Zu meinem Vater zu kommen, war eine ganz andere Geschichte, er war immer schwierig. Er ist wirklich treu, und wegen seiner vielen Berufungen in der Kirche hat er uns als Familie oft unter Druck gesetzt, perfekte Beispiele für Heilige der Letzten Tage zu sein. Um ehrlich zu sein, wusste ich nicht, was er über meine Bisexualität denken würde. Er hat uns oft gelehrt, dass Menschen, die LGBT sind, behinderten Menschen ähnlich sind, dass dies ihr „Kreuz ist, das sie tragen müssen“. Ich habe es immer gehasst, dass er von seinem eigenen Sohn sprach, ohne es zu wissen. Ich wollte es ihm sagen, konnte es aber nicht. Ich fand nie die richtige Zeit, es ihm mitzuteilen. Wieder hatte ich Angst. Ich brauchte nicht lange in seiner Nähe zu bleiben, denn meine Mutter ging voraus und sagte es ihm für mich.

Sofort war ich wütend. Ich sah es als einen Verrat an meinem Vertrauen an. Was es, um fair zu sein, auch irgendwie war.

Später erklärte sie mir, dass er ausdrücklich nach mir gefragt habe, und er hatte das Gefühl, dass ich schwul sein könnte. Sie kamen in ein langes Gespräch, vor allem über das, was die Kirche zu diesem Thema gelehrt hat, über die Novemberpolitik und über die Einfachheit der Liebe Christi. Sie sagte ihm, dass er und ich ein gemeinsames Gespräch führen müssten, weil an meiner Geschichte mehr dran sei, als er wisse.

Mein Vater setzte mich hin. Wir weinten. Hart. Ich sagte ihm, ich hätte Angst davor, was die Menschen in meinem Leben denken würden. Ich machte mir Sorgen darüber, wie sich die Bisexualität auf meine Mission oder meine Zukunft in der Kirche auswirken könnte. Wir sprachen über meine Gefühle, dass er homophob ist. Er sagte mir, meine sexuelle Orientierung sei ihm egal. Er sagte mir, ich sei seine Welt, und er würde jeden bekämpfen, der versuchte, mich zu verletzen.

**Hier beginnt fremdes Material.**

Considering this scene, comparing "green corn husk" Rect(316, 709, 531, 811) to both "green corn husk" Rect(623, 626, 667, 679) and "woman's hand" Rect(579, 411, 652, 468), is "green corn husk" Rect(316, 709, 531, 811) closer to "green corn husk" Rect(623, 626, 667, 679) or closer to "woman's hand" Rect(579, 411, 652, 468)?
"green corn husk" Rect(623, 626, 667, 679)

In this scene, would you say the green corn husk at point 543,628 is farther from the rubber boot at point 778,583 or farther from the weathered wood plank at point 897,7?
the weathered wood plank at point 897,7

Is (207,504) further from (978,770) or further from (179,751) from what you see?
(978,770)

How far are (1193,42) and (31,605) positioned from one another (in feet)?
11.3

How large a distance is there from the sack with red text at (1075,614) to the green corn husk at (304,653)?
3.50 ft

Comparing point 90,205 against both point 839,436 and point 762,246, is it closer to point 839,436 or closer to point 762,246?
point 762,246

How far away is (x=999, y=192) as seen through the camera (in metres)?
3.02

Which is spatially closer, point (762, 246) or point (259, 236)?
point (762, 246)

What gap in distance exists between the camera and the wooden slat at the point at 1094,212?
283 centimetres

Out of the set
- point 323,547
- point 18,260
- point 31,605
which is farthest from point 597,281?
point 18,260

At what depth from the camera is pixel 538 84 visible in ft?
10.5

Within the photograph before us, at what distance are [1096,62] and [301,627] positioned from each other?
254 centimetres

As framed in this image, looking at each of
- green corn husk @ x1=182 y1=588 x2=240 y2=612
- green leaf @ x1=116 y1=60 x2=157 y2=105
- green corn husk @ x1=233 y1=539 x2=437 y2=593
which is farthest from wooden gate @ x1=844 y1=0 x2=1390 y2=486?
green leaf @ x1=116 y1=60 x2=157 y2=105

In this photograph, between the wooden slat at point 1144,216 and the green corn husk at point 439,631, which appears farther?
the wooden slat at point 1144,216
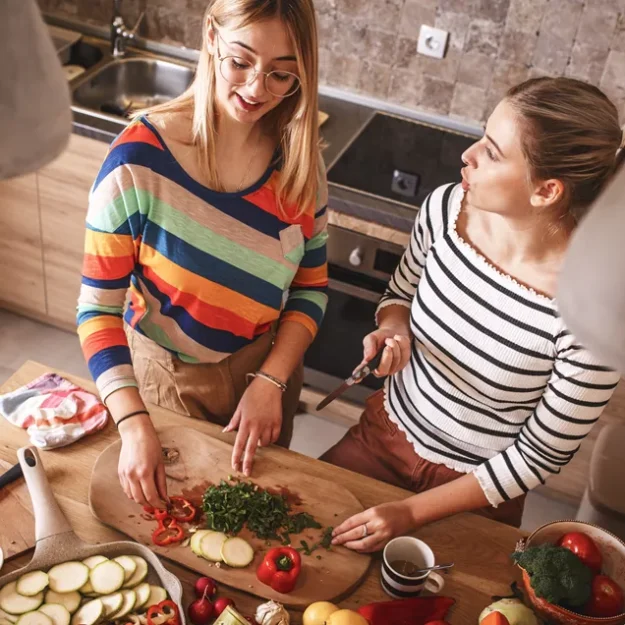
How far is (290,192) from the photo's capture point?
1.53 metres

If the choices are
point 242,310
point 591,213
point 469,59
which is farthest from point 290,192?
point 469,59

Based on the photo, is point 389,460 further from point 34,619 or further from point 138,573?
point 34,619

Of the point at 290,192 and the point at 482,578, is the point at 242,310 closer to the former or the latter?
the point at 290,192

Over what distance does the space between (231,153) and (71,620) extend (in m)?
0.85

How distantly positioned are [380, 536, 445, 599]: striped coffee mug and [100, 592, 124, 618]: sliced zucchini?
0.43 m

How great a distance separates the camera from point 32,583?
1.24 m

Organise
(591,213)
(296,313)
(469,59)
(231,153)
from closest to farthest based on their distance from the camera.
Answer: (591,213) < (231,153) < (296,313) < (469,59)

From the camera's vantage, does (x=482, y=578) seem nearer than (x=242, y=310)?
Yes

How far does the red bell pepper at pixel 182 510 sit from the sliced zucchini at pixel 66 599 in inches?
8.5

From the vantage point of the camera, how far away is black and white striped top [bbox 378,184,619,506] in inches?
56.1

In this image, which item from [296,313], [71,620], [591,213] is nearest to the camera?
[591,213]

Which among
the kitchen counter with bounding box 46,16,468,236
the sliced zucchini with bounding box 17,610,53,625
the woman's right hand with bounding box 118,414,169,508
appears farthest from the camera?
the kitchen counter with bounding box 46,16,468,236

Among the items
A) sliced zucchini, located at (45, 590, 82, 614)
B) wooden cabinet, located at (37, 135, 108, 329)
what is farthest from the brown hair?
wooden cabinet, located at (37, 135, 108, 329)

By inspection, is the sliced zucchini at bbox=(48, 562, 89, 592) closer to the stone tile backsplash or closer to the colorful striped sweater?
the colorful striped sweater
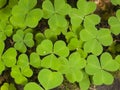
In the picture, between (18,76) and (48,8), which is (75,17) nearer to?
(48,8)

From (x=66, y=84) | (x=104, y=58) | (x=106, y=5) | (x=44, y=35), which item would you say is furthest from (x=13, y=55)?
(x=106, y=5)

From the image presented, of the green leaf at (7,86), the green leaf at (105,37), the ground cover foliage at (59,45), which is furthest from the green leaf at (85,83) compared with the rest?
the green leaf at (7,86)

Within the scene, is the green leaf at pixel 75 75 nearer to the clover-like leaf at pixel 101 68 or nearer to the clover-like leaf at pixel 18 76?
the clover-like leaf at pixel 101 68

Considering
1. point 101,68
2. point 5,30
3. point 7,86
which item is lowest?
point 7,86

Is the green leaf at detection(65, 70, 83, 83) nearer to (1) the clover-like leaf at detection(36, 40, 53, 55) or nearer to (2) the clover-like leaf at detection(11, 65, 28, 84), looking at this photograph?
(1) the clover-like leaf at detection(36, 40, 53, 55)

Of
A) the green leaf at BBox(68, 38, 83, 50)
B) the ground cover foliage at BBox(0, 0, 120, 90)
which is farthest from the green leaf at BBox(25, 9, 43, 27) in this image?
the green leaf at BBox(68, 38, 83, 50)

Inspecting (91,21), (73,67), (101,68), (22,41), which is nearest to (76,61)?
(73,67)
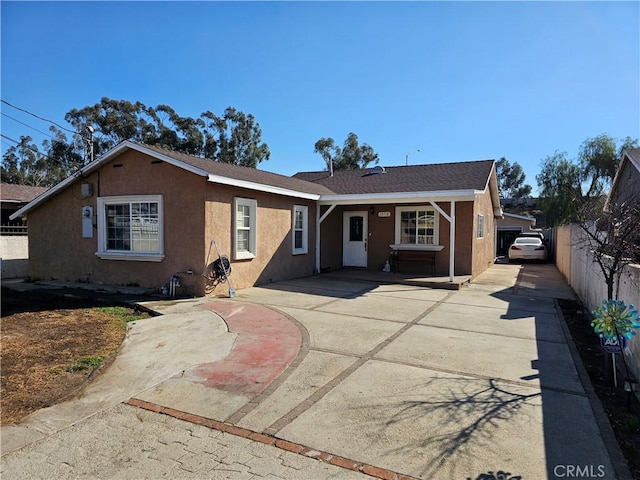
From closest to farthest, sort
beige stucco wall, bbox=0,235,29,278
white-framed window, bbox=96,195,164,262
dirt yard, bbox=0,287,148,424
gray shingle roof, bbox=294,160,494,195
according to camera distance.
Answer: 1. dirt yard, bbox=0,287,148,424
2. white-framed window, bbox=96,195,164,262
3. gray shingle roof, bbox=294,160,494,195
4. beige stucco wall, bbox=0,235,29,278

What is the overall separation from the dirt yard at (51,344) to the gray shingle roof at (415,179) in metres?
8.77

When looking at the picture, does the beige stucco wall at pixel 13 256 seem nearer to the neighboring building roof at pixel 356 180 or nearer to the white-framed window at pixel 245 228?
the neighboring building roof at pixel 356 180

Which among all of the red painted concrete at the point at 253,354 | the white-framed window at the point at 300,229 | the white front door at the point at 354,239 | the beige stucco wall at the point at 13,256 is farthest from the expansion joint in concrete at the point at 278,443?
the beige stucco wall at the point at 13,256

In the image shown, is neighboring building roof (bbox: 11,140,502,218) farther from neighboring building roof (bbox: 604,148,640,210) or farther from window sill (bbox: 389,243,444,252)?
neighboring building roof (bbox: 604,148,640,210)

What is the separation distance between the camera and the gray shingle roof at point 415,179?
1275cm

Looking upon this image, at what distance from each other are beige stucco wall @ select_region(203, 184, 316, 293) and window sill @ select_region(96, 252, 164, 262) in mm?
1537

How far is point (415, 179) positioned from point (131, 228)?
9.47 meters

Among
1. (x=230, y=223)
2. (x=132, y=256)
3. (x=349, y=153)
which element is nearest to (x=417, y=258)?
(x=230, y=223)

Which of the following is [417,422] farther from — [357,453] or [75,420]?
[75,420]

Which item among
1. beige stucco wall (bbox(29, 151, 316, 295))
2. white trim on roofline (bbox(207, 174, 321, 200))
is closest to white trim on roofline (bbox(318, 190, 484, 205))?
white trim on roofline (bbox(207, 174, 321, 200))

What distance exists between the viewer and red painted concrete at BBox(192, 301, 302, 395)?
4438 mm

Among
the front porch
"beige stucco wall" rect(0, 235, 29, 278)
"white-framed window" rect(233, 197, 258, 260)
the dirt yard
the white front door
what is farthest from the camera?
the white front door

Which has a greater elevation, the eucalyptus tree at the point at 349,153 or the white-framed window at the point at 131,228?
the eucalyptus tree at the point at 349,153

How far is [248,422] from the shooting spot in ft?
11.5
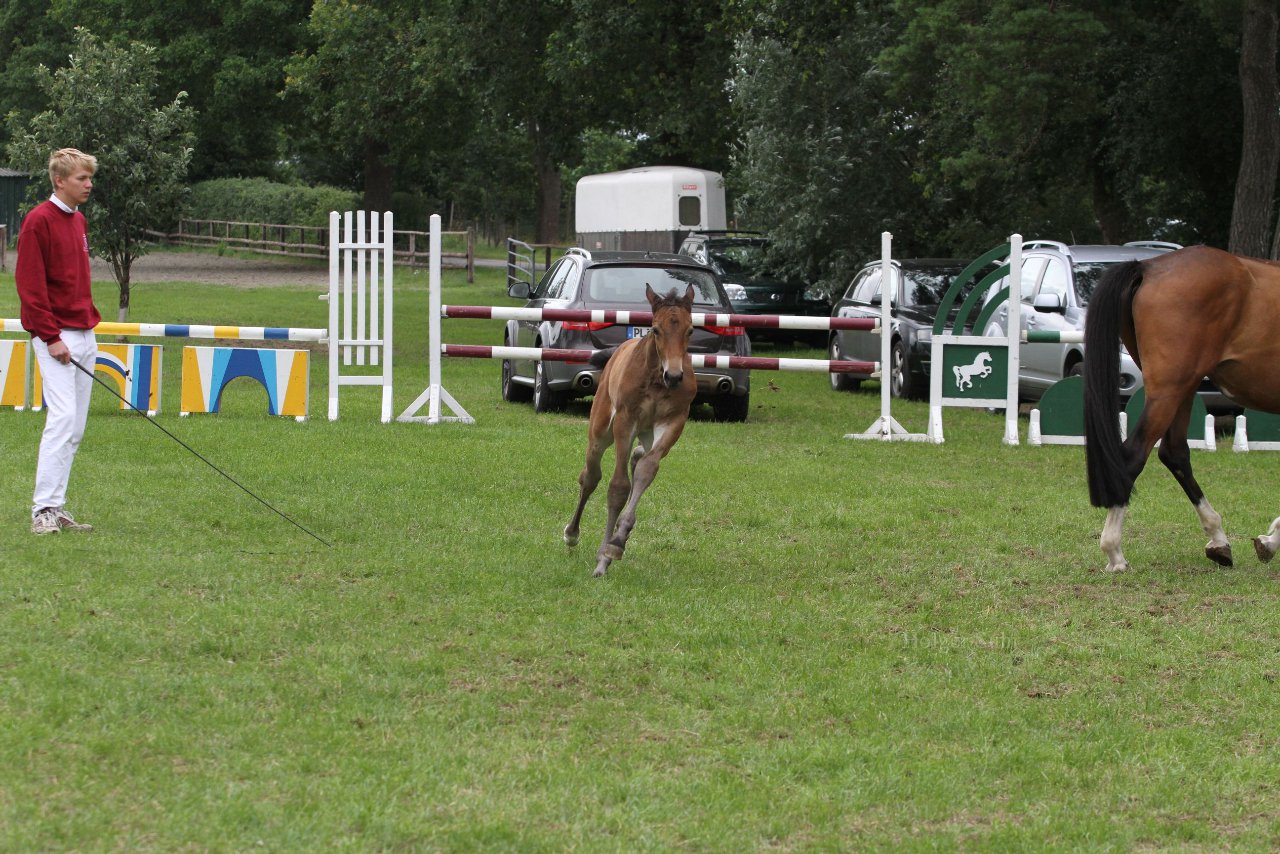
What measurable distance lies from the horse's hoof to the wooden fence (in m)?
41.0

Es gab so viel, was ich sagen wollte. Er wollte so viel von mir wissen. Aber das einfach nur loszuwerden, reichte für eine Nacht.

Dieses Gespräch gab mir endlich einen Abschluss. Ich glaube, es hat uns sogar geholfen, noch mehr zusammenzukommen. Wir hätten den ganzen Tag lang reden und die Vater-Sohn-Beziehung, die wir vernachlässigt hatten, weiter ausbauen können.

Nicht akzeptiert

Es ist immer noch eine bedauerliche Tatsache, dass so viel von unserer gemeinsamen Religion und Kultur nicht akzeptiert wird. Wir versäumen es, die besten Seiten der Menschen um uns herum kennen zu lernen. Wie sind wir als Mormonen an den Punkt gekommen, an dem es besser war, einen schönen Teil von uns zu verstecken und zu lügen, als ehrlich zu sein? Ich weiß, dass Heterosexualität und cis-geschlechtliche Identitäten nicht die Regel sein sollten, und diejenigen, die andere Sexualitäten oder Orientierungen haben, sollten nicht als Außenseiter oder Anomalie empfunden werden.

Ich glaube, dass es einen Tag geben wird, an dem die Gesellschaft und die Kirche eine Position erreichen werden, in der das Coming-out nicht mehr gefeiert werden muss und in der die Angabe der eigenen Sexualität so einfach sein wird wie die Einführung des eigenen Namens.